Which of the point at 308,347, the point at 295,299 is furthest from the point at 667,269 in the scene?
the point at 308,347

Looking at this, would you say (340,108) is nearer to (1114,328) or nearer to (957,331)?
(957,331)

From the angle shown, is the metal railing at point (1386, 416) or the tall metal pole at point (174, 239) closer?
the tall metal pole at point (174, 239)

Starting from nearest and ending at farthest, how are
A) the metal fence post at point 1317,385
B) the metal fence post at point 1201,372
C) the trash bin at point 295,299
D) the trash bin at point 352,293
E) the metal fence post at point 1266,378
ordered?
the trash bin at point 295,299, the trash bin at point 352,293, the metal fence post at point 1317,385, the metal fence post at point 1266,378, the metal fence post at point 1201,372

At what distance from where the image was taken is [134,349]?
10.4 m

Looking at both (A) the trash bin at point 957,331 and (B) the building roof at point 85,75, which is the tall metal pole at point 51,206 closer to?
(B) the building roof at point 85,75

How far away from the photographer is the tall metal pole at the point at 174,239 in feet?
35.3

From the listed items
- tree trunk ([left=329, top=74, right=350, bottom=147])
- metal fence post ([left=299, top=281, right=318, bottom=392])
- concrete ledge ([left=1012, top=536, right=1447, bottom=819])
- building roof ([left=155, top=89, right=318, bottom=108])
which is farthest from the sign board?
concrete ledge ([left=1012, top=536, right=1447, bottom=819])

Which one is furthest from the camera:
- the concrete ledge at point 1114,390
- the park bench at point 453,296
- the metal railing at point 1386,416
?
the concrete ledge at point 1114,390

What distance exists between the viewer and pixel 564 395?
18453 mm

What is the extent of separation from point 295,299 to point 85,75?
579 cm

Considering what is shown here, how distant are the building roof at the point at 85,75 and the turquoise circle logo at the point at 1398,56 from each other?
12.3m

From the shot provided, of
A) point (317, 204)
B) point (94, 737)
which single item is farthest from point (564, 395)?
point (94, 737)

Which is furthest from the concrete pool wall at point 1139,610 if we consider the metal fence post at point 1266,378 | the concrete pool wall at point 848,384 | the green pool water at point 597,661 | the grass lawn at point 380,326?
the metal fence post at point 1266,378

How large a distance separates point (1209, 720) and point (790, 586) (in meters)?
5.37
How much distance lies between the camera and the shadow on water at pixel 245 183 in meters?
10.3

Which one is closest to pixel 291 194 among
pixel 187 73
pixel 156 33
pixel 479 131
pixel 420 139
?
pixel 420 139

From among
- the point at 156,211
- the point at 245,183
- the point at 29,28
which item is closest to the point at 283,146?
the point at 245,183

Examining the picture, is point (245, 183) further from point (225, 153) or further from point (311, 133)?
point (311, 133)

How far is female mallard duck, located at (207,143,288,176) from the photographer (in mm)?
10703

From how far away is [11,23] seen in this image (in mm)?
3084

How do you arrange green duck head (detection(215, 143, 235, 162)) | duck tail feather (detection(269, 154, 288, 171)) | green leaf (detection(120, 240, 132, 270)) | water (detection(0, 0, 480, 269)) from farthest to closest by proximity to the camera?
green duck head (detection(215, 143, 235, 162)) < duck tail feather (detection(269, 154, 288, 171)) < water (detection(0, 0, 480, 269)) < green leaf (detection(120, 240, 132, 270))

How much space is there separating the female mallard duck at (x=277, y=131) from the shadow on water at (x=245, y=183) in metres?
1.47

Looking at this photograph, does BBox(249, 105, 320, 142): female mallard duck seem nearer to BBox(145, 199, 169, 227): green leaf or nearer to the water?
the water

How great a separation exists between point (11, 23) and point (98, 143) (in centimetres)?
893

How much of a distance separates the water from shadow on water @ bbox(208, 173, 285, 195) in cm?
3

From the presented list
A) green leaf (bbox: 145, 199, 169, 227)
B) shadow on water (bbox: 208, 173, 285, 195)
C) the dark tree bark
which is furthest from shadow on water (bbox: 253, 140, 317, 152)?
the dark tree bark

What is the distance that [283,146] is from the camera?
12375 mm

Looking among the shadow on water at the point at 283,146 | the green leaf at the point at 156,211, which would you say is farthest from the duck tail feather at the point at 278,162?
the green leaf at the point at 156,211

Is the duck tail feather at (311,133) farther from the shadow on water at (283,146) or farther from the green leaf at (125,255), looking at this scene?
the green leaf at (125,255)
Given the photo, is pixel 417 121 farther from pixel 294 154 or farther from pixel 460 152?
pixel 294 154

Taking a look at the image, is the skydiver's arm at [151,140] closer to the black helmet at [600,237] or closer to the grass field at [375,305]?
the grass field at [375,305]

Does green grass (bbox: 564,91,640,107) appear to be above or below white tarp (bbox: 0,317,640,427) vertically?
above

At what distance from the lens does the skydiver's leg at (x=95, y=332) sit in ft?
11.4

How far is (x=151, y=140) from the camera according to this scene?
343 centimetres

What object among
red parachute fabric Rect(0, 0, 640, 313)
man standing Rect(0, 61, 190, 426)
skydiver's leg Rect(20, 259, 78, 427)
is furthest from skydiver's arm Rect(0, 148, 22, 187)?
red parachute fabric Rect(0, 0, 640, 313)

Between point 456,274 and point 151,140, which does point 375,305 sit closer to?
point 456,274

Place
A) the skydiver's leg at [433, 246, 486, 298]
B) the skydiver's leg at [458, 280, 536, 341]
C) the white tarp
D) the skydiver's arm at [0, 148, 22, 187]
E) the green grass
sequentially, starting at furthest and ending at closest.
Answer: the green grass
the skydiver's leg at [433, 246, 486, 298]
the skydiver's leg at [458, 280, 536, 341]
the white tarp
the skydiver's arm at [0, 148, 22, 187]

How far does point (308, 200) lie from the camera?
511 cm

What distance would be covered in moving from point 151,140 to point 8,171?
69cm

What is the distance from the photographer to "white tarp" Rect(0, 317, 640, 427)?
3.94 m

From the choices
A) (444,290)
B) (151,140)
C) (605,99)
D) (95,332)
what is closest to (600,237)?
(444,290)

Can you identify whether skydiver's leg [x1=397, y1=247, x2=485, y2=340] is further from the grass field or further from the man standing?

....

§ GIVEN EXERCISE: Reproduce all of the material above word for word, from start to finish.

§ IN RESPONSE:
Which of the point at 308,347, the point at 295,299 is furthest from the point at 667,269 in the scene?
the point at 308,347

Looking at this, would you say (340,108) is nearer to (1114,328) or nearer to (957,331)?
(957,331)

From the angle shown, is the metal railing at point (1386, 416) or the tall metal pole at point (174, 239) closer?
the tall metal pole at point (174, 239)

Starting from nearest and ending at farthest, how are
A) the metal fence post at point 1317,385
B) the metal fence post at point 1201,372
C) the trash bin at point 295,299
D) the trash bin at point 352,293
E) the metal fence post at point 1266,378
ordered?
the trash bin at point 295,299, the trash bin at point 352,293, the metal fence post at point 1317,385, the metal fence post at point 1266,378, the metal fence post at point 1201,372

At what distance from where the image was taken is [134,349]?
10.4 m

Looking at both (A) the trash bin at point 957,331 and (B) the building roof at point 85,75, which is the tall metal pole at point 51,206 closer to?
(B) the building roof at point 85,75

How far away from the photographer is the tall metal pole at the point at 174,239 in feet?
35.3

From the listed items
- tree trunk ([left=329, top=74, right=350, bottom=147])
- metal fence post ([left=299, top=281, right=318, bottom=392])
- concrete ledge ([left=1012, top=536, right=1447, bottom=819])
- building roof ([left=155, top=89, right=318, bottom=108])
which is farthest from the sign board?
concrete ledge ([left=1012, top=536, right=1447, bottom=819])

Which one is furthest from the camera:
- the concrete ledge at point 1114,390
- the park bench at point 453,296
- the metal railing at point 1386,416
?
the concrete ledge at point 1114,390

What distance exists between the viewer and pixel 564 395?
18453 mm

What is the extent of separation from point 295,299 to point 85,75?
579 cm

Considering what is shown here, how distant are the building roof at the point at 85,75 and the turquoise circle logo at the point at 1398,56 from each other?
12.3m

From the shot provided, of
A) point (317, 204)
B) point (94, 737)
which single item is farthest from point (564, 395)?
point (94, 737)

Which is furthest from the concrete pool wall at point 1139,610 if we consider the metal fence post at point 1266,378 | the concrete pool wall at point 848,384 | the green pool water at point 597,661 | the grass lawn at point 380,326?
the metal fence post at point 1266,378

How large a distance separates point (1209, 720) and point (790, 586) (in meters)?
5.37
How much distance lies between the camera and the shadow on water at pixel 245 183 in meters?
10.3

Which one is closest to pixel 291 194 among
pixel 187 73
pixel 156 33
pixel 479 131
pixel 420 139
?
pixel 420 139

From among
- the point at 156,211
- the point at 245,183
- the point at 29,28
which item is closest to the point at 283,146?
the point at 245,183

Examining the picture, is point (245, 183) further from point (225, 153) or further from point (311, 133)?
point (311, 133)

How far is female mallard duck, located at (207,143,288,176) from the photographer (in mm)?
10703

From how far away is [11,23] seen in this image (in mm)?
3084

How do you arrange green duck head (detection(215, 143, 235, 162)) | duck tail feather (detection(269, 154, 288, 171)) | green leaf (detection(120, 240, 132, 270)) | water (detection(0, 0, 480, 269)) from farthest to closest by proximity to the camera?
green duck head (detection(215, 143, 235, 162)) < duck tail feather (detection(269, 154, 288, 171)) < water (detection(0, 0, 480, 269)) < green leaf (detection(120, 240, 132, 270))

How much space is there separating the female mallard duck at (x=277, y=131) from the shadow on water at (x=245, y=183) in metres?
1.47

Looking at this photograph, does BBox(249, 105, 320, 142): female mallard duck seem nearer to BBox(145, 199, 169, 227): green leaf or nearer to the water?
the water

How great a separation exists between point (11, 23) and point (98, 143) (in centimetres)?
893

How much of a distance separates the water from shadow on water @ bbox(208, 173, 285, 195) in cm?
3

From the presented list
A) green leaf (bbox: 145, 199, 169, 227)
B) shadow on water (bbox: 208, 173, 285, 195)
C) the dark tree bark
which is furthest from shadow on water (bbox: 253, 140, 317, 152)?
the dark tree bark

What is the distance that [283,146] is from the camera?
12375 mm

Looking among the shadow on water at the point at 283,146 | the green leaf at the point at 156,211, which would you say is farthest from the duck tail feather at the point at 278,162?
the green leaf at the point at 156,211

Is the duck tail feather at (311,133) farther from the shadow on water at (283,146) or farther from the green leaf at (125,255), looking at this scene?
the green leaf at (125,255)
Given the photo, is pixel 417 121 farther from pixel 294 154 or farther from pixel 460 152?
pixel 294 154

Taking a look at the image, is the skydiver's arm at [151,140] closer to the black helmet at [600,237] or closer to the grass field at [375,305]?
the grass field at [375,305]

Does green grass (bbox: 564,91,640,107) appear to be above or below white tarp (bbox: 0,317,640,427) vertically?
above

At what distance from the lens does the skydiver's leg at (x=95, y=332) sit in ft?
11.4

How far is (x=151, y=140) from the camera according to this scene?
343 centimetres

What object among
red parachute fabric Rect(0, 0, 640, 313)
man standing Rect(0, 61, 190, 426)
skydiver's leg Rect(20, 259, 78, 427)
is furthest from skydiver's arm Rect(0, 148, 22, 187)?
red parachute fabric Rect(0, 0, 640, 313)

Between point 456,274 and point 151,140, which does point 375,305 sit closer to?
point 456,274

Place
A) the skydiver's leg at [433, 246, 486, 298]
B) the skydiver's leg at [458, 280, 536, 341]
C) the white tarp
D) the skydiver's arm at [0, 148, 22, 187]
E) the green grass
sequentially, starting at furthest and ending at closest.
Answer: the green grass
the skydiver's leg at [433, 246, 486, 298]
the skydiver's leg at [458, 280, 536, 341]
the white tarp
the skydiver's arm at [0, 148, 22, 187]

How far does point (308, 200) lie from the camera?
511 cm

What distance would be covered in moving from point 151,140 to point 8,171?
69cm

What is the distance from the photographer to "white tarp" Rect(0, 317, 640, 427)?
3.94 m

From the choices
A) (444,290)
B) (151,140)
C) (605,99)
D) (95,332)
what is closest to (600,237)?
(444,290)

Can you identify whether skydiver's leg [x1=397, y1=247, x2=485, y2=340] is further from the grass field or further from the man standing?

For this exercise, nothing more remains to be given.